As it so happens, I was one of the original writers to be featured in the article. Gillian Reagan and I talked for twenty minutes, in person with her photographer. I told her that I would pose, looking as if I had just got out of bed and holding a mug of coffee with a hand vacillating between manly and dainty, my right eye slightly more closed than my left eye (I offered to get in a bar brawl for the sake of photographic journalism), with handwritten pages of my novel on the table. The novel is now in its 132nd draft. All of this could be done at a Hungarian bakery. Gillian, with her trusted photographic colleague Elena Seibert, took one look at my pate and told me that she needed a writer who had floppy black hair. I had no hair. I had decided to shave it all for BEA: my failed attempt to be a bald ass-kicking motherfucker. Gillian then offered me a lollipop, which I accepted, and then kicked me without warning in the crotch. She said to me, “Who loves ya, baby? Nobody!” I pleaded with Gillian to get a quote in her piece. I groveled. I offered free-form cunnilingus. At the very least she could get an “Ouch!” with me in a minor paragraph for this remarkably long piece. But it was not to be. Nathan Englander had more hair than I did. And he always looked as if he had just arisen from bed. Plus, he was better at free-form cunnilingus.
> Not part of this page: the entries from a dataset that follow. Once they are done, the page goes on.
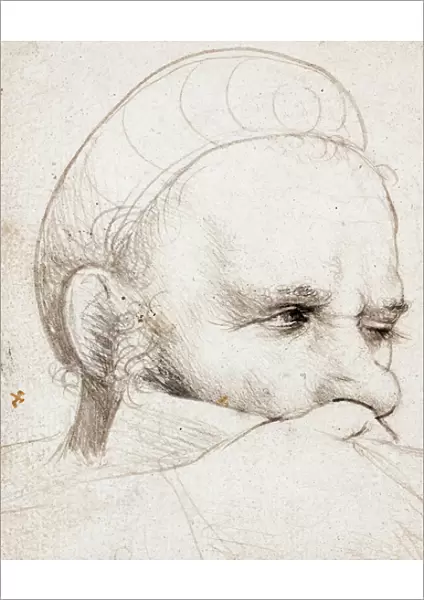 The head of a crossbowman taking aim, 1514-5 (silverpoint on grey prepared paper)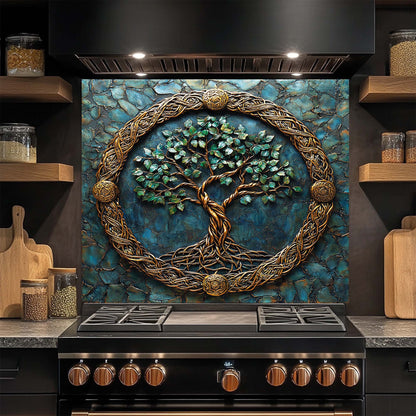 Celtic Embrace – Tempered Glass Backsplash for Kitchen Stove | Copper Look Backsplash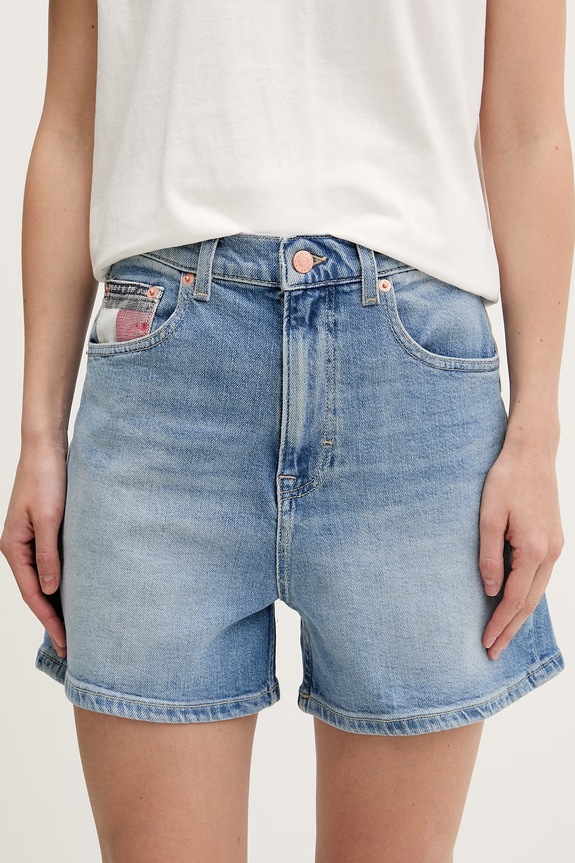 Tommy Jeans šortky dámske rifľové modrá DW0DW22692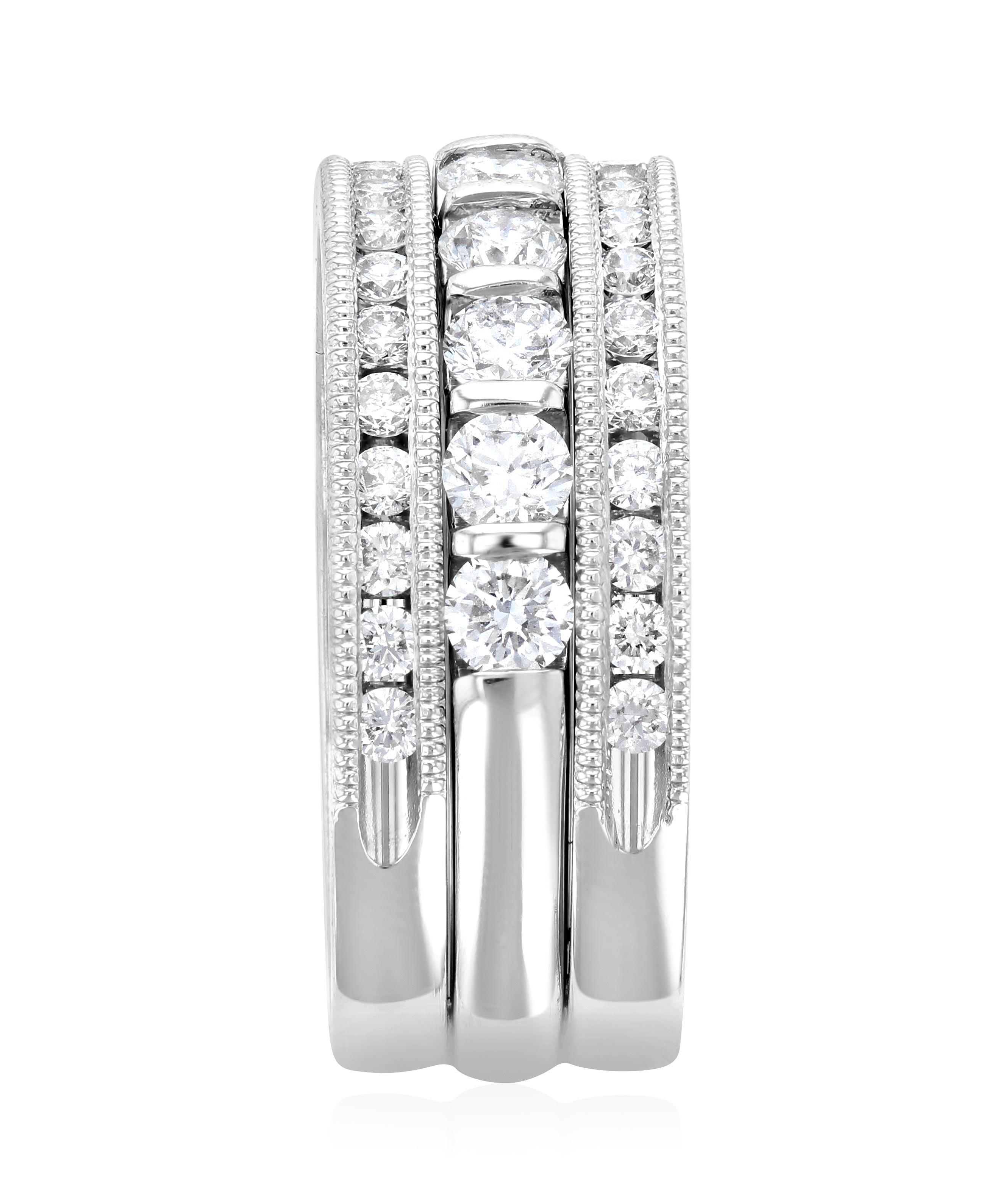 Diamond Three-Row Fashion Ring (1.35 ct. tw.) - The Brothers Jewelry Co.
I made a last minute plea, pointing out that I could wear a wig.

“We need natural hair. Nathan Englander hair,” said Elena, who threatened to kick me in the crotch again. Because, you know, Gillian normally did that sort of thing and she wanted to see how it felt.

But I was rebuffed by the Observer crew. So I am reduced to confessing the horrible life I lead on these pages.

To wit:

I’ve been working on the aforementioned novel for over 67 years.
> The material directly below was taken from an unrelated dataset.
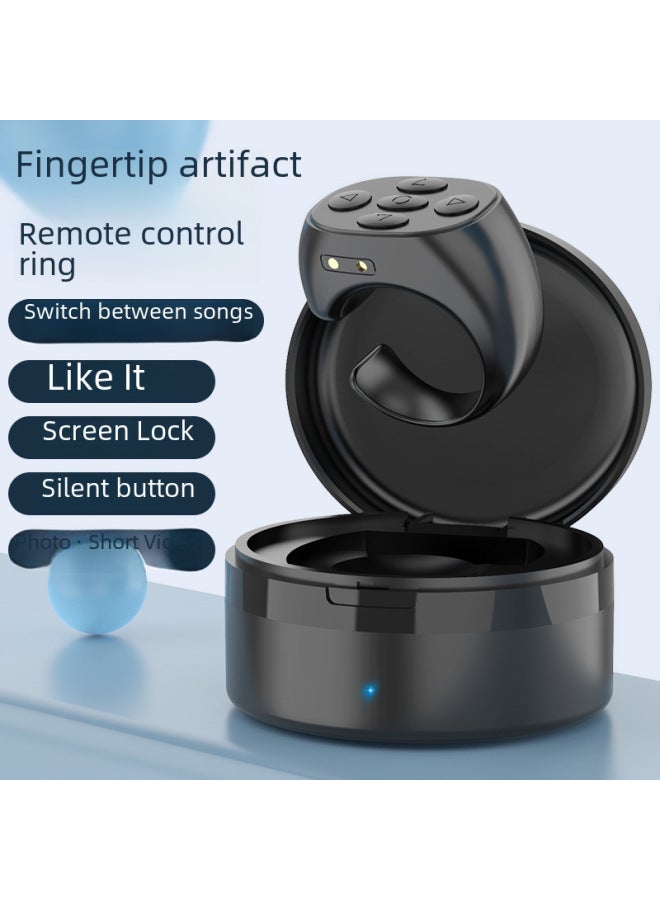 Mobile Phone Bluetooth Remote Control With Charging Bin Camera Controller Self-timer Artifact Tremolo Ring Ring Remote Control-Color:Cloudy And Noble Black  - Image 3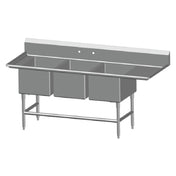 SPG 3SL20-RD24 - Universal Stainless Sink, Three Compartment, 24" Right-hand Drainboard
I have never won $5.4 million, but I could live in a trailer at any time for the remainder of my life.

I just barely paid my Am-Ex bill, but I have never sex blogged. Perhaps I should try this and write a novel so that I will have some reason to give Am-Ex if I cannot pay my bill.

My diet consists of water and occasional saltine crackers. I do this because I will be emotionally crippled if I have to eat one square meal over the course of a week or if I Super Size anything.

I wake up feeling pain. I go to bed feeling pain. Every time I laugh or feel happy, I feel pain. Pain is necessary to writing in the same way that a seat is unnecessary on a bicycle. You can, indeed you must, sit where the seat should be and feel blunt metal tubing up your posterior. This is what writing is all about. Laziness. Ennui. Remorse. Stupidity.

I have lost track of all my friends. I can’t remember any of their first names anymore. I call each and every one of them “Bob,” including the sexy women. They still give me dirty looks.

I look down and see that I am wearing three shoes. How did this happen? I just woke up. I haven’t left the apartment in years. How did I get two shoes on my left foot? Did someone put these on when I was asleep?

And then there’s the self-loathing. I hate myself more than anyone — even John Freeman — hates me. So there.

I plan to barricade myself in a Lower East Side apartment with Rachel Sklar so that we will both finish our novels. Perhaps she will ask me to perform free-form cunnilingus. There, we will guzzle Diet Coke together and immerse ourselves in Jewry.

If you have at least one job, you should probably have two more.

I didn’t realize that I had money for ham sandwiches and Oreos. Perhaps ham sandwiches and Oreos will make me happier than paying the rent.

I’m going to cry. And then I’m going to cry again.

Thank you, Gillian Reagan. My crotch is sore from your swift and unnecessary kicks. But I will still pose and put on a wig, if you need me to. Perhaps it will make me less morose. Perhaps I will finish my novel and then feel morose again as I write another one.